The biggest thing to focus on is dismounting and grabbing the top tube quickly every time: traction is lost (basically any flat single track or uphill) and running for all you are worth. I rarely picked up bike the whole race, occasionally would lift rear wheel by lifting top tube and pushing on left grip/handlebar to keep rear wheel out of sticky mud areas. Having your right hand on the top-tube gives you something to lean on when running so when you slip you don’t fall. When tires got really gummy, I would jam my hand between the tire and frame at BB and seat stays while pushing forward and then hop on and mash until wheels rolled. Kyle Douglas of 3Rox, rode more than I did and was doing similar mud clearing while riding his bike.

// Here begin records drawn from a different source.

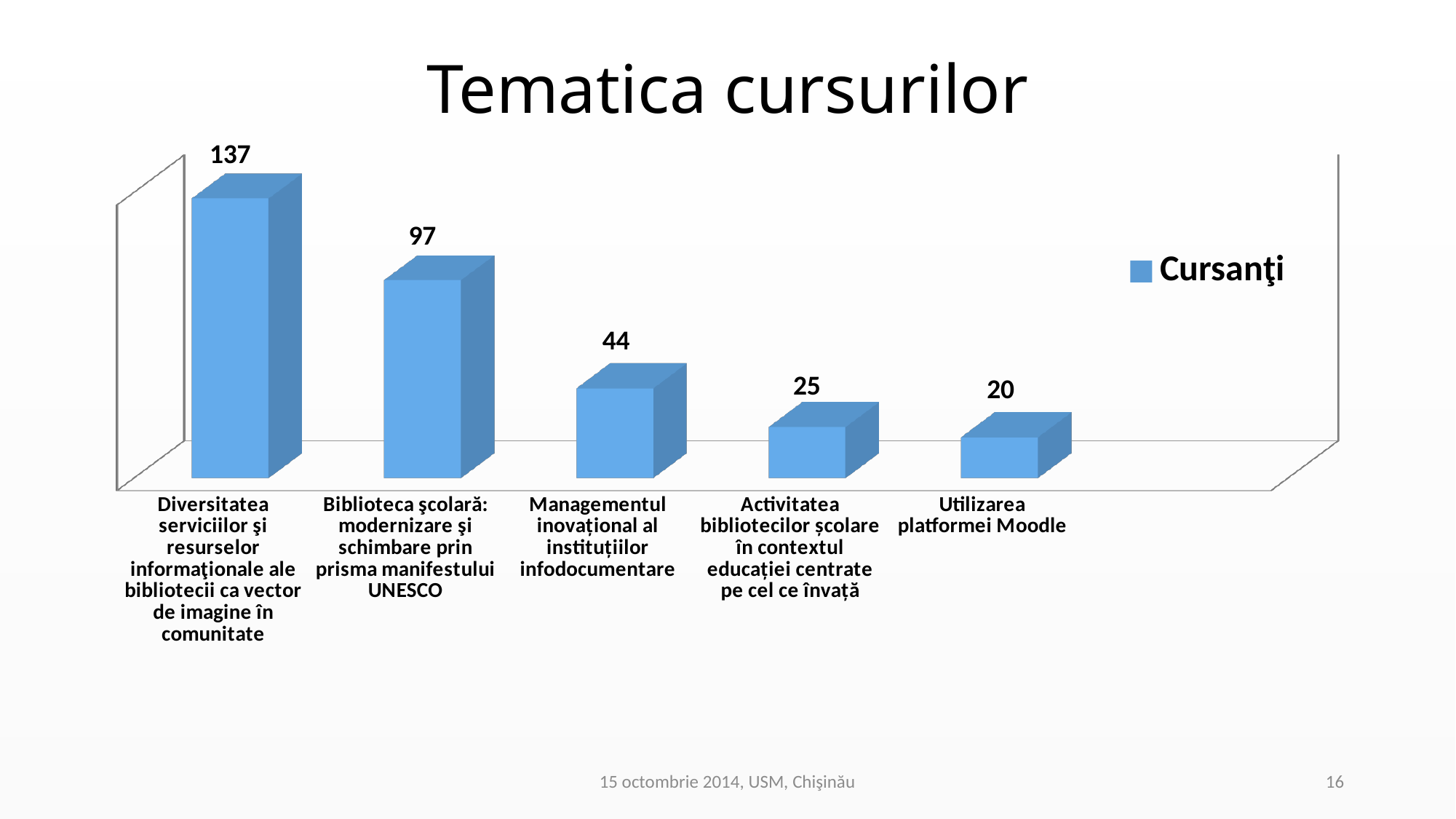
Which has more participants: "Managementul inovațional..." or "Activitatea bibliotecilor școlare..."? Managementul inovațional al instituțiilor infodocumentare What is the difference between the values for "Activitatea bibliotecilor școlare..." and "Utilizarea platformei Moodle"? 5 Which course topic has the lowest number of participants? Utilizarea platformei Moodle Do the values rise or fall from left to right across the categories? Fall What kind of chart is shown on the slide? Bar chart What is the value for "Biblioteca şcolară: modernizare şi schimbare prin prisma manifestului UNESCO"? 97 How many course topics are shown on the chart? 5 How many participants (Cursanţi) are shown for "Utilizarea platformei Moodle"? 20 Which course topic has the highest number of participants? Diversitatea serviciilor şi resurselor informaţionale ale bibliotecii ca vector de imagine în comunitate How many series does the legend list? 1 What is the difference between the values for "Diversitatea serviciilor..." (137) and "Biblioteca şcolară..." (97)? 40 What is the value for "Managementul inovațional al instituțiilor infodocumentare"? 44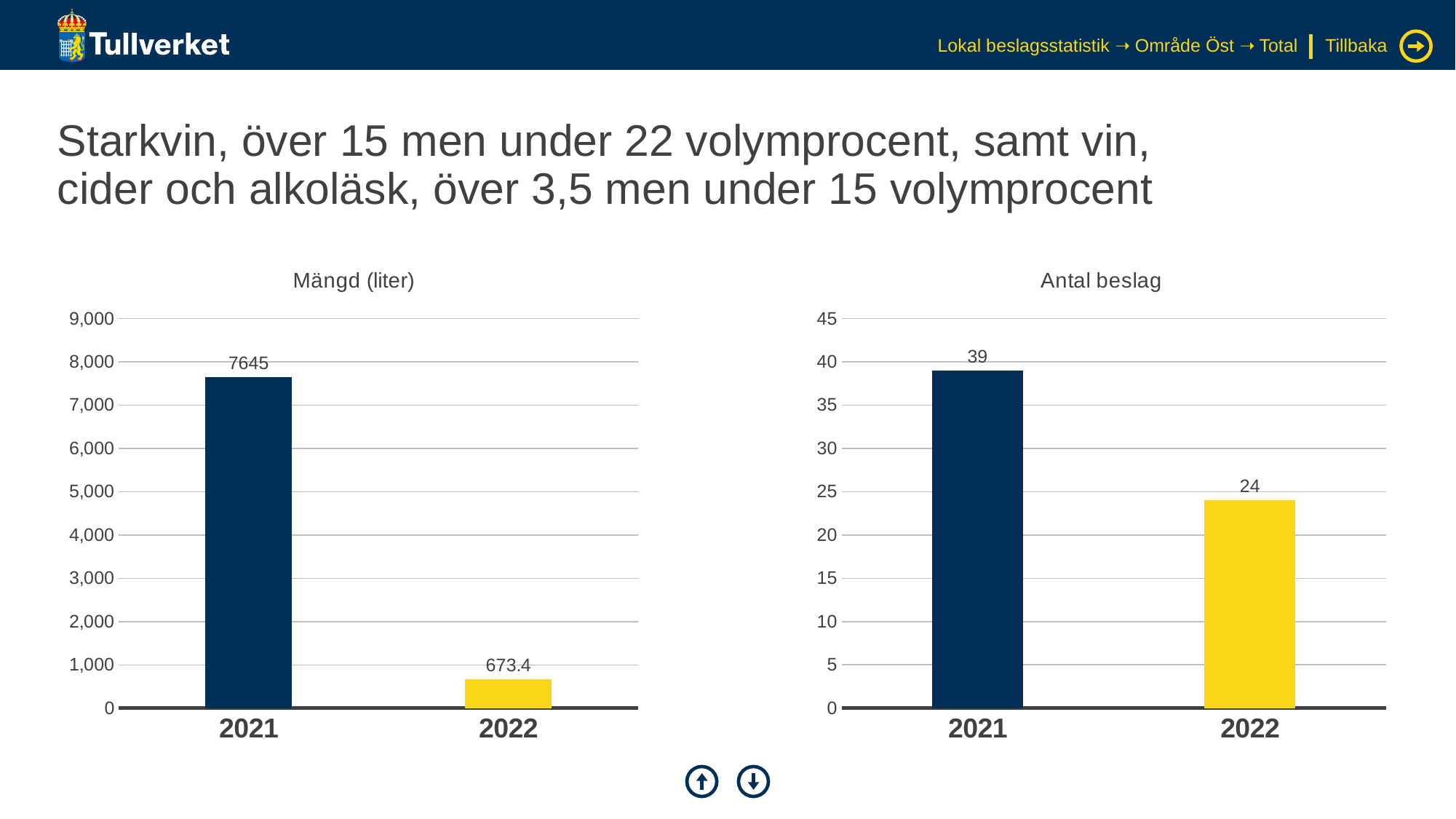
In the 'Antal beslag' chart, which year has the highest value? 2021 In the 'Antal beslag' chart, what is the value for 2022? 24 In the 'Mängd (liter)' chart, what is the value for 2021? 7645 What kind of chart is the 'Mängd (liter)' chart? bar chart In the 'Mängd (liter)' chart, what is the value for 2022? 673.4 In the 'Mängd (liter)' chart, what is the difference between the 2021 and 2022 values? 6971.6 In the 'Antal beslag' chart, how many years are shown on the x axis? 2 In the 'Antal beslag' chart, do the values rise or fall from 2021 to 2022? fall In the 'Antal beslag' chart, what is the difference between the 2021 and 2022 values? 15 In the 'Mängd (liter)' chart, is the value for 2021 greater or less than 7,000? greater In the 'Antal beslag' chart, what is the value for 2021? 39 In the 'Mängd (liter)' chart, which year has the lowest value? 2022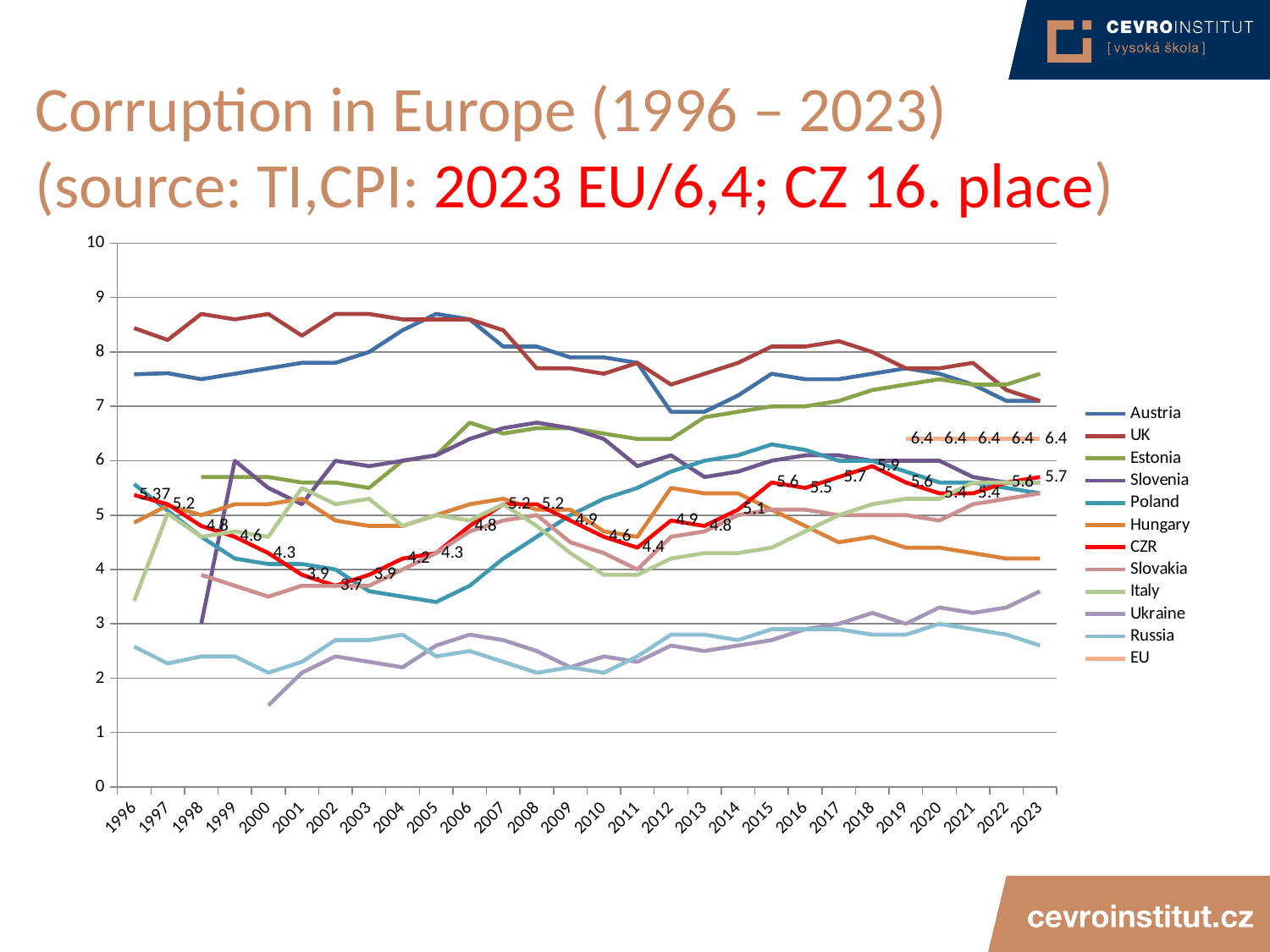
In which year does the CZR series reach its lowest value? 2002 What kind of chart is shown on the slide? line chart What is the difference between the EU value and the CZR value in 2023? 0.7 How many years are shown on the x axis? 28 Is the value for Russia in 2023 greater or less than 3? less What is the EU value shown for 2023? 6.4 Which series has the higher value in 2023, Austria or Poland? Austria How many series does the legend list? 12 Does the CZR series rise or fall from 2014 to 2018? rise What is the CZR value for 2023? 5.7 What is the difference between the CZR value in 2018 and in 2002? 2.2 In which year does the CZR series reach its highest value? 2018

I hit every puddle/wet area of dirt (look for rivers / puddles). All my water bottles went on drive-train, at key portions of race course where pedaling became more possible/efficient.
 
If I could race again today: 
I would have put in the mud cleats into my shoes as it would have boosted my speed and prevented a few painful slips. I think narrower tires, 1.8 or 2.0 might have been really good given the mud accumulation / wheel rotation issues. Throwing down a gel might have added some extra pop for last 20 min of race, but at 1hr20 minutes and equal lap times it is hard to think fueling was huge issue.

 

It was a win. I cherish any I get, as there are few in most careers. Olympian Sue Haywood said something similar at this year’s Whiskey 50 rider meeting, where she was honored. Her point was to be a good person, have fun and enjoy your ability to get out there and work hard. I hadn’t really thought about it, especially for a rider of her caliber, but there has to be more to why you race than just the chance of winning, and for me, pushing my limits and riding stuff I find fun has been my goal for the duration of these 20 years. On the odd days that races line up closely with this skill-set I’ve created, I grab my top-tube and run for all I am worth, while the other races, I am content to pedal, learn something about myself and have some laughs with friends along the way.  Perhaps this article gives you some ideas or motivation to find your favorite version of riding a bike and survival skills for the next mud-fest.